Deuxièmement avec le vote, hier, sur la lutte contre la déforestation importée. Ce texte ne résout pas tout. Mais il est un pas en avant positif pour la crédibilité du green deal, et son volet importations, y compris dans le contexte de la directive RED. La structuration de chaines de valeur durables exige de la cohérence entre les différentes politiques. Les efforts des opérateurs européens pour renforcer les critères de durabilités ne peuvent être balayés d’un revers de main par des importations moins disantes, ce qui vaut pour les agriculteurs, comme pour les acteurs industriels. Il en va de l’ambition de garder une base productive solide en Europe et de notre capacité à produire mieux, sans exporter les émissions que nous ne voudrions plus chez nous.

Dans ce cadre, on peut se féliciter de l’ambition portée par la position du Parlement européen. Elle intègre des outils clefs comme la géolocalisation et la mobilisation des outils d’observation satellite pour lutter de façon effective contre le fléau de la déforestation, en particulier dans les forêts tropicales qui sont des réservoirs de carbones à préserver de toute urgence. La Commission européenne devra construire des outils accessibles aux opérateurs économiques s’appuyant sur l’imagerie sattellite leur permettant d’analyser l’impact de leur chaine d’approvisionnement, ce qui constitue un outil inclusif et concret pour lutter de façon tangible contre la déforestation. Il s’agit d’une avancée concrète qui devra être reprise dans les négociations avec les Etats membres.
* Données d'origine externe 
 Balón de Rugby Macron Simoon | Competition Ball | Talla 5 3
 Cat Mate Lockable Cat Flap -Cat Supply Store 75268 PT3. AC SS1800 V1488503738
La liste des produits couverts par la proposition de la Commission est étendue à des matières premières, et à leurs co-produits, ce qui est un pas en avant, par exemple les dérivés de l’huile de palme (POME & PFAD). Et la définition de l’élevage est améliorée, permettant de s’assurer que l’ensemble du processus soit bien couvert et non pas seulement la dernière étape. On peut regretter que la canne à sucre doive attendre une révision de cette règlementation avant d’être couverte. 

Ces deux textes portent une ambition commune: construire les jalons pour une utilisation durable de la production agricole. L’ambition du Green Deal ne revient pas à mettre l’environnement sous cloche, ni à transférer la production européenne ailleurs dans le monde, mais à mobiliser de façon durable nos écosystèmes agricoles, en résistant aux arguments simplistes de la décroissance, et en offrant des outils règlementaires concrets aux acteurs économiques pour avancer sur un chemin de progrès. Ces avancées positives doivent être prises en compte, par la Commission européenne, pour les prochaines étapes de la Farm to Fork, qui doit tourner le dos à la tentation de la décroissance, mais au contraire ouvrir la voie à une mobilisation durable des capacités de production de l’Union, notamment par une optimisation des cycles du carbone.